Every time I read this book, This is Just to Say: Poems of Apology and Forgiveness, I read it all the way through and I cry every time.  I don’t know if it’s all that forgiveness.  Or if it’s the fact that the author, Joyce Sidman took the time to write in the voice of some very unique sixth graders with such heart and feeling. Bonus: if you write to Joyce at her website (Joycesidman.com) she’ll write you right back.

A Joke a Day

Kids are full of all kinds of jokes!  Why not start the day with a joke?  Cindy Piano, 3rd grade teacher in Bogota, New Jersey tells me, “Every morning we stop and take a long cleansing breath after we leave the line-up area.  Then, whoever has a joke, steps to the front of the line to start our morning on a good note.  We have even gotten the 2nd and 4th grades to join us some mornings.  After leaving the noisy gym or maybe having had a rough morning at home, it is nice to breathe and start fresh.”

This joke was overhead in reading workshop (not Cindy’s, though she might want to steal it…)

Text to self connection is when a book reminds me of myself.

Text to text connection is when a book reminds me of another book.

Text to toilet connection is when I bring a book to the bathroom.

At least we know they’re reading!!!

Teacher of the Year!!

For anybody who was reading me last year, you know that my son’s Kindergarten teacher was awesome, inspiring, and amazing.  I want to publicly congratulate her for winning Teacher of the Year for Cranford, NJ schools.  My letter to those in charge of selecting her says it all:

Dear Teacher of the Year Selection Team,

I would like to recommend that Brianne Falisi be selected Teacher of the Year.

I met Brianne in the summer of 2010.  At the time my son was five, and had just completed two and a half years in special ed Pre-K.  I was worried about my little boy.  Even though he was going to be mainstreamed, I wasn’t sure he could make it in “big kid” school.  He was coming from a class of eleven students and three teachers.
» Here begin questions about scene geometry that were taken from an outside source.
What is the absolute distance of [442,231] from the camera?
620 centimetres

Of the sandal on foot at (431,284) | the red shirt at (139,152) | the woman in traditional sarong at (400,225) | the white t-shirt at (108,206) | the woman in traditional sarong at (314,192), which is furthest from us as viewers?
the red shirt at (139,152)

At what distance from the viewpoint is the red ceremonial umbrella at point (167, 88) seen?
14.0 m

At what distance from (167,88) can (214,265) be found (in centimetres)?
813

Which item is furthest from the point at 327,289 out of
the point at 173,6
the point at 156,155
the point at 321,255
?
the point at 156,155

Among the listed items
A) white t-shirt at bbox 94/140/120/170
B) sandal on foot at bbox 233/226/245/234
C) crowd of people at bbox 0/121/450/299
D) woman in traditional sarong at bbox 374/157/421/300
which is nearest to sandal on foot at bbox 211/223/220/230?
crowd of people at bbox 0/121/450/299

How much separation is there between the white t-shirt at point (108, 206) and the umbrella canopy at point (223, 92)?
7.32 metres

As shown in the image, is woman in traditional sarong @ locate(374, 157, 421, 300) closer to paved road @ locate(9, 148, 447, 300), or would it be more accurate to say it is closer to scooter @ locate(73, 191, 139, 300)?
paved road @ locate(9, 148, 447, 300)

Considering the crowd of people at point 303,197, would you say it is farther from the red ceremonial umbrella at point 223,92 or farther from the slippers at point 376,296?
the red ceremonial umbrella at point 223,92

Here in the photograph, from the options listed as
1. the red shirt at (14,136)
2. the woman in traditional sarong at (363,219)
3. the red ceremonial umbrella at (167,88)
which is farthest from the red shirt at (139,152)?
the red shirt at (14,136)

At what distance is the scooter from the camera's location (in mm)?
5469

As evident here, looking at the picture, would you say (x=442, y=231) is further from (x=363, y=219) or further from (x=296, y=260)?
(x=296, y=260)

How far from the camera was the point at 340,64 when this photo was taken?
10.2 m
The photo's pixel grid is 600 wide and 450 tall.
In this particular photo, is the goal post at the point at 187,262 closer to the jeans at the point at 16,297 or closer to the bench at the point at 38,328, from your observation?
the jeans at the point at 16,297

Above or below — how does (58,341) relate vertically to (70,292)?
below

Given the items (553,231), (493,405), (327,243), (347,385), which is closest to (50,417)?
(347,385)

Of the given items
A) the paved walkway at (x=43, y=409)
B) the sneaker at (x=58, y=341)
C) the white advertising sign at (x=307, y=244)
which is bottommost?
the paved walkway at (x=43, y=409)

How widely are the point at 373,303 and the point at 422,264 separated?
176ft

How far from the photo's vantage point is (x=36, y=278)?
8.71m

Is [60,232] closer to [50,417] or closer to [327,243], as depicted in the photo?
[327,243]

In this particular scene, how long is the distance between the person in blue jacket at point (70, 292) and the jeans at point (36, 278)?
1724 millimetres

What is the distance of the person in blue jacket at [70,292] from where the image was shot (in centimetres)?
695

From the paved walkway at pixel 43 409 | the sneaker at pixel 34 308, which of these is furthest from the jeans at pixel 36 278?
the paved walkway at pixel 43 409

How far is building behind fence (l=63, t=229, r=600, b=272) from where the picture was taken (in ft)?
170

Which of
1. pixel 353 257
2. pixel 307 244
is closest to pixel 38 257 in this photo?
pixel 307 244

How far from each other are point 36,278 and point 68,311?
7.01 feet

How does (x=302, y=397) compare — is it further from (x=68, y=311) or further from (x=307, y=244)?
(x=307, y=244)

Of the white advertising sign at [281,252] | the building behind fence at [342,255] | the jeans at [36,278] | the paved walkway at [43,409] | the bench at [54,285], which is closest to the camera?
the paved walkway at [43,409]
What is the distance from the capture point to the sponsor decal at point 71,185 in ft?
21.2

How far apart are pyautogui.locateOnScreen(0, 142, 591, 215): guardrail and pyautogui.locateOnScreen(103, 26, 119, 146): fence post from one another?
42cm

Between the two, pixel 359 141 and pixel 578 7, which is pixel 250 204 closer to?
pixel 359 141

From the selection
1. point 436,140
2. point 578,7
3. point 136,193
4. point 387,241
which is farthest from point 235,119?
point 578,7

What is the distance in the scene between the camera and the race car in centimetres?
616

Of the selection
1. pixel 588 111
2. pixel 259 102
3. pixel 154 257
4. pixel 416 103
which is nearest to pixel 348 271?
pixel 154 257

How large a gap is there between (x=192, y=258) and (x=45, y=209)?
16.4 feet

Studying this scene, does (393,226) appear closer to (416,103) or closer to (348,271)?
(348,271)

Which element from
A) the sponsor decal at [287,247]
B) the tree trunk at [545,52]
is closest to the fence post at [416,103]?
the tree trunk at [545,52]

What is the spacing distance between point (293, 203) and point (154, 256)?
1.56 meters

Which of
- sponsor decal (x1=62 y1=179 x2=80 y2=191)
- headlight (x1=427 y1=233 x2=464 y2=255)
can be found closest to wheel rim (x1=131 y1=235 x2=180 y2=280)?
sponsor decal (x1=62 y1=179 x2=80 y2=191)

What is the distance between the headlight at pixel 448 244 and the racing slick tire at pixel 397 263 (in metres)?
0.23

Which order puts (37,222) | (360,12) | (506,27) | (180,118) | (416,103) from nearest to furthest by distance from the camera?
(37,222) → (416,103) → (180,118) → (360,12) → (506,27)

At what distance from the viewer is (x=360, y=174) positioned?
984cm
He had been held and nurtured and yes, in that situation, he was doing fine.  But how would he do in a class of twenty?

And then I got Brianne’s letter.

In it, she was inviting families to a before-school-starts play date at the school playground.  She also invited us to take a look around the classroom, and take pictures.  In her letter she gave the kids a list of items to look for once they got inside and instructed them to give her a “super high 5 on the way out!!!!”  She signed it, LOVE.

I knew then that my son would be fine with this teacher.  I knew that she understood kids.  I knew that she would make Kindergarten a blast!

What I didn’t know, is that Brianne has a talent for getting to know individual students and teaching to each one’s strengths.  This ability helped my son reach his highest potential.  He learned over 80 sight words in Kindergarten.  He learned to read and he learned to be a good problem solver.  He also learned to take risks, and not be afraid in front of his peers.  That was all Brianne’s doing.

What I also didn’t know is that Brianne would enter my heart and make a home there.  As a staff developer, I have met thousands of teachers.  It is rare that I meet a teacher who has Brianne’s drive to learn more about the profession.  It is even more rare that I meet a teacher who so willingly opens her door to parents.  And I’ll bet I’d be hard pressed to find a teacher who sends more emails!!!!  Brianne certainly kept us informed.

During my son’s Kindergarten year, I found myself blogging about Brianne, wanting to to share her ideas with the world, wanting other K teachers to learn from her, wanting everybody to know–there ARE great teachers in the world and here’s one of them!

I am not at all surprised that Brianne has been nominated Teacher of the Year.  In my mind, I have nominated her many times over, and so have lots and lots of other parents and kids who have been lucky enough to work with her.

Thank you for considering my opinion.